Image and PDF Compression in C#

GdPicture.NET SDK enables you to dramatically reduce the file size of PDF documents, with a focus on font optimization, data compression, and image analysis.

PDF optimization involves serializing several compression algorithms to go beyond the limitations of some compression schemes. It also involves removing unwanted or unused objects in a PDF.

To compress a PDF document, follow these steps:

  1. Create a GdPicturePDFReducer object.
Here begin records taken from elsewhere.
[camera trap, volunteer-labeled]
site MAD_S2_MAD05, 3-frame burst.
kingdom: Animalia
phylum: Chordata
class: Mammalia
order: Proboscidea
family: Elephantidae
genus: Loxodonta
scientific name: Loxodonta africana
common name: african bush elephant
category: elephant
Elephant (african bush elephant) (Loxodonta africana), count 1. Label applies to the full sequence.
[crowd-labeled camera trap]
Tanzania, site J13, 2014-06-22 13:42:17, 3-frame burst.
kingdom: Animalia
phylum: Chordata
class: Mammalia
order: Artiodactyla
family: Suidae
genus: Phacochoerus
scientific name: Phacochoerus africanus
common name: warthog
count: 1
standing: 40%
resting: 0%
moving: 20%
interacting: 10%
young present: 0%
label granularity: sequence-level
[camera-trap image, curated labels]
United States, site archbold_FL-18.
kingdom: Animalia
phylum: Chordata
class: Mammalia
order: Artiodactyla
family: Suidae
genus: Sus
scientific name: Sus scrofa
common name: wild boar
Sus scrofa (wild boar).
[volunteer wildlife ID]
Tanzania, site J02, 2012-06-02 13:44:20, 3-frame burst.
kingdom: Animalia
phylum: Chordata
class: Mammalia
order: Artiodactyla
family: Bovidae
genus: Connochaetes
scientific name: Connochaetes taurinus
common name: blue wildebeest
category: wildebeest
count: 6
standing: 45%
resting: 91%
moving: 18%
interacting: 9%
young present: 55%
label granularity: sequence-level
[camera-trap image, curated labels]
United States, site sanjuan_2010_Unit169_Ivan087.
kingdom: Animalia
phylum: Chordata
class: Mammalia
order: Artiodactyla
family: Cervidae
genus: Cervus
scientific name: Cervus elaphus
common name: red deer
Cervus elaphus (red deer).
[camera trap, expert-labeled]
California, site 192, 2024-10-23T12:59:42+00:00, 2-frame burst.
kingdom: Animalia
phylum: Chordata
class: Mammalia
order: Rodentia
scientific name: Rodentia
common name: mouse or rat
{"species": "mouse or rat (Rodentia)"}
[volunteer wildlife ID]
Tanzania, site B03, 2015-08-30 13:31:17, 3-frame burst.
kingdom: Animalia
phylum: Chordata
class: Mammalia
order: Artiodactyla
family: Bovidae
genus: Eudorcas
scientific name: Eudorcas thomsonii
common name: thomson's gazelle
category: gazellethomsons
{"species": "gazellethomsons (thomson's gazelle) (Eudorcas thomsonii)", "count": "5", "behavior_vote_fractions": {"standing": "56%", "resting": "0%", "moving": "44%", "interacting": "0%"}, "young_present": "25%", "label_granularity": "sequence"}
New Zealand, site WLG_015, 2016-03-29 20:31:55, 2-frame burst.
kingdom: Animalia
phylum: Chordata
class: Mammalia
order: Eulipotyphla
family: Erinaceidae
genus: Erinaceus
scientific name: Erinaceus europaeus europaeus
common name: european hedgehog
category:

  2. Configure the metadata of the resulting PDF document with the following properties of the PDFReducerConfiguration object:

    Property Name Description
    Author Specifies the author of the resulting PDF document.
    Producer Specifies the producer of the resulting PDF document.
    ProducerName Specifies the name of the producer of the resulting PDF document.
    Title Specifies the title of the resulting PDF document.
  3. Configure the compression process with the following properties of the PDFReducerConfiguration object:

    Property Name Description
    DownscaleImages Specifies whether to downscale images. The default value is true.
    DownscaleResolution Specifies the resolution to downscale images. The default value is 150.
    DownscaleResolutionMRC Specifies the resolution for downscaling the background layer by the mixed raster content (MRC) engine. The default value is 100.
    EnableCharRepair Specifies whether to perform character repair during bitonal conversion. The default value is false.
    EnableColorDetection Specifies whether to perform color detection on images. The default value is true.
    EnableJBIG2 Specifies whether to use the JBIG2 compression scheme to compress bitonal images. The default value is true.
    EnableJPEG2000 Specifies whether to use the JPEG2000 compression scheme to compress the images. The default value is true.
    EnableMRC Specifies whether to use MRC for compressing the content of the source PDF. The default value is false.
    EnableParallelization Specifies whether to use multiple cores to speed up the process. Threads are dynamically allocated based on the real-time available CPU resources. The default value is true.
    FastWebView Specifies whether to optimize the PDF for online distribution (linearized PDF). The default value is false.
    ImageQuality Specifies the quality of the compressed images. The default value is PDFReducerImageQuality.ImageQualityMedium.
    JBIG2PMSThreshold Specifies the threshold value for the JBIG2 encoder pattern matching and substitution between 0 and 1. Any number lower than 1 may lead to lossy compression. The default value is 0.75.
    MaxBitmapPerPage Specifies the maximum number of bitmap images per page.
    OutputFormat A member of the PDFReducerPDFVersion enumeration that specifies the version and the conformance level of the output PDF document. The default value is PDFReducerPDFVersion.PdfVersion15.
    PackDocument Specifies whether to pack the PDF to reduce its size. The default value is true.
    PackFonts Specifies whether to pack the PDF fonts to reduce their size. The default value is true.
    PreserveSmoothing Specifies whether the MRC engine preserves smoothing between different layers. The default value is true.
    RecompressImages Specifies whether to recompress the images. The default value is true.
    RemoveAnnotations Specifies whether to remove annotations. The default value is false.
    RemoveBlankPages Specifies whether to remove blank pages. The default value is false.
    RemoveBookmarks Specifies whether to remove bookmarks. The default value is false.
    RemoveEmbeddedFiles Specifies whether to remove embedded files. The default value is false.
    RemoveFormFields Specifies whether to remove form fields. The default value is false.
    RemoveHyperlinks Specifies whether to remove hyperlinks. The default value is false.
    RemoveJavaScript Specifies whether to remove JavaScript. The default value is false.
    RemoveMetadata Specifies whether to remove metadata. The default value is false.
    RemovePagePieceInfo Specifies whether to remove the page PieceInfo dictionary used to hold private application data. The default value is true.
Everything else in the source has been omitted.